Mulanya, jaksa KPK membacakan isi Berita Acara Pemeriksaan (BAP) atas nama Hasto Kristiyanto nomor 33 yang mengakui ada percakapan via chat Whatsapp antara dirinya dan Saeful Bahri pada 3 Desember 2019. Percakapan itu berkaitan dengan kalimat 'OK sip' dari Hasto kepada Saeful.
“BAP 33 penyampaian terdakwa kepada saksi. 'Izin lapor mas, Donny (Donny Tri Istiqomah, penasihat hukum PDI P,-red) berhasil menekuk kelompoknya Tuedi. Jagoan kita menang di kongres'. 'Izin mas, terkait Pak Harun kewenangan pemecatan Riezky (Aprilia,-red) dan sebagainya'. Ini maksudnya bagaimana?” tanya jaksa KPK, kepada Hasto.

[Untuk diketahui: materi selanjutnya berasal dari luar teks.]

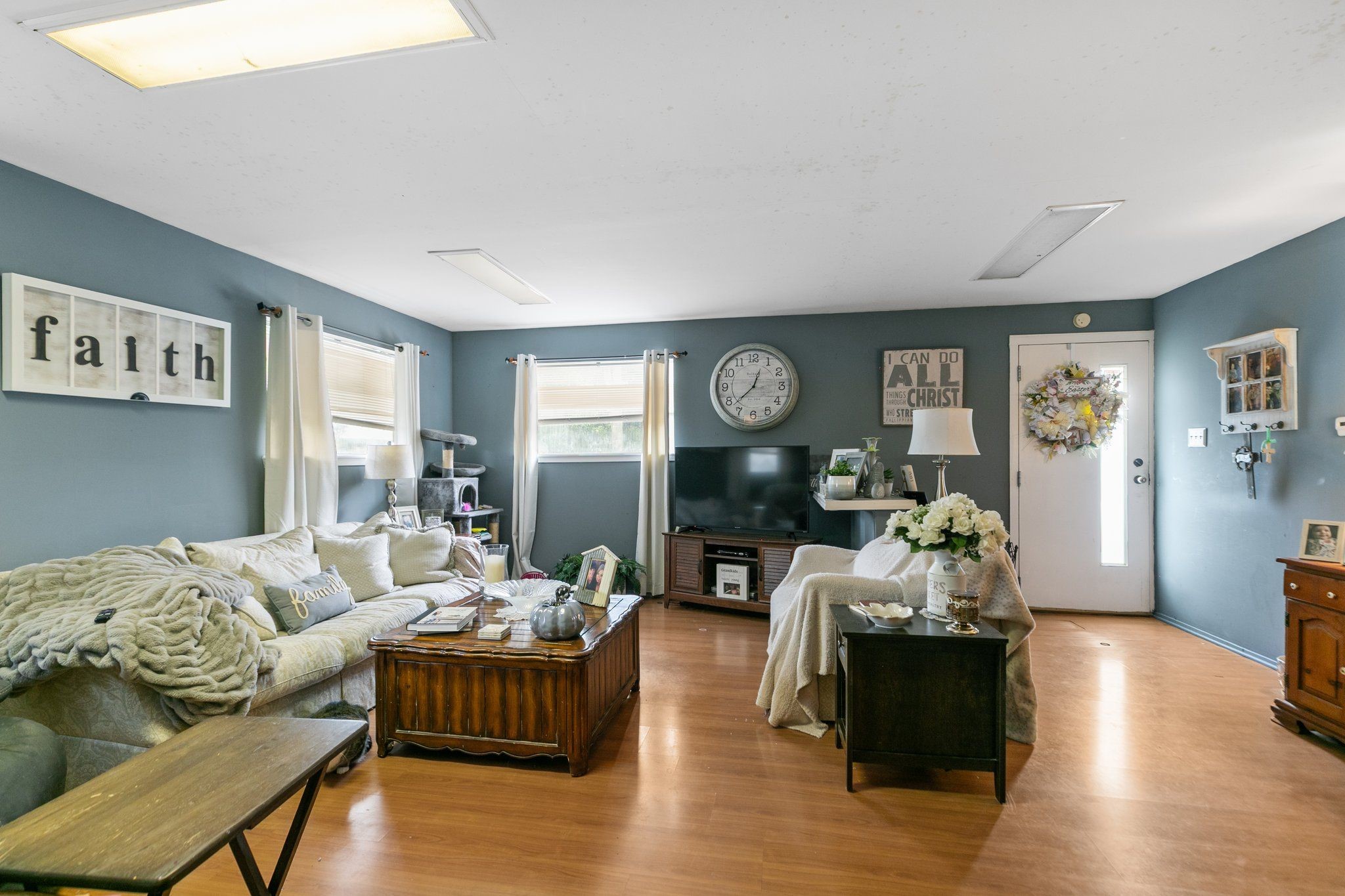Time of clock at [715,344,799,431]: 12:37
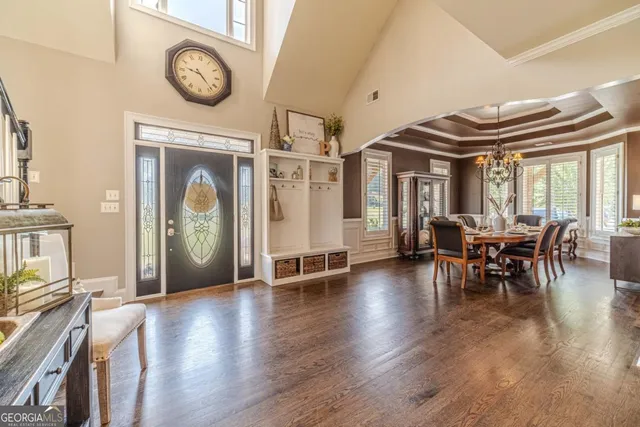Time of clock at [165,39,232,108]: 9:22
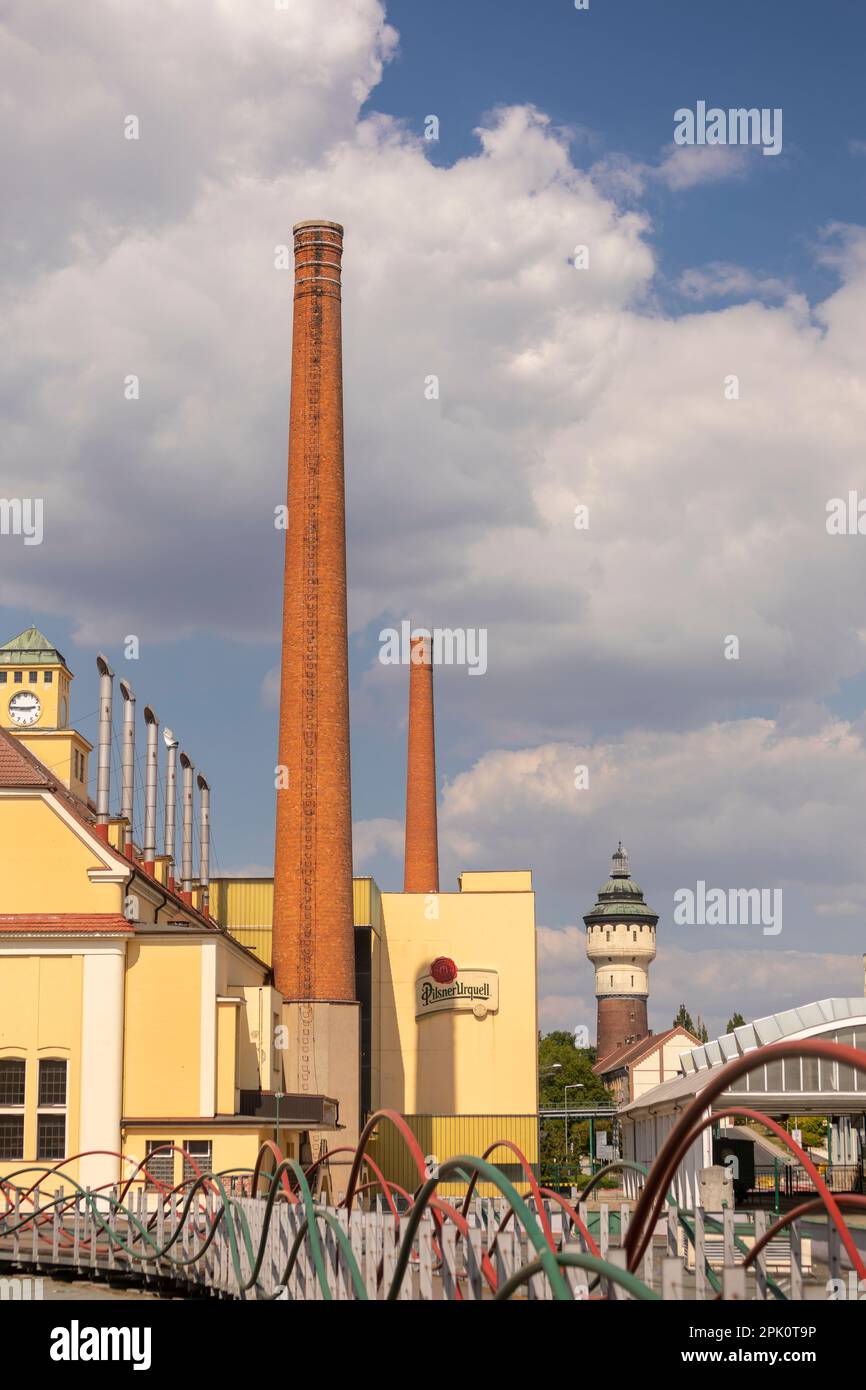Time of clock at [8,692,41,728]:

Baca: Usai Hadiri Resepsi Pernikahan di Jakarta, Ibu Rumah Tangga asal Grobogan Positif Corona
Baca: Cara Menggunakan Aplikasi PeduliLindungi, Bisa Diakses via Android & iOS
Baca: UEFA Berencana Gelar Final Liga Eropa dan Liga Champions Bulan Agustus
Hasto menjelaskan kalimat OK sip itu berawal dari Saeful yang mengusulkan menetapkan caleg Harun Masiku sebagai caleg anggota DPR terpilih dengan memberhentikan caleg terpilih Riezky Aprillia.
“Dari sini terdakwa mengusulkan penetapan Harun (Masiku,-red) bisa dilakukan dengan pemecatan saudara Riezky. Tetapi, saya hanya baca dan tidak memberikan atensi. Maka, saya hanya mengatakan Ok Sip,” kata Hasto.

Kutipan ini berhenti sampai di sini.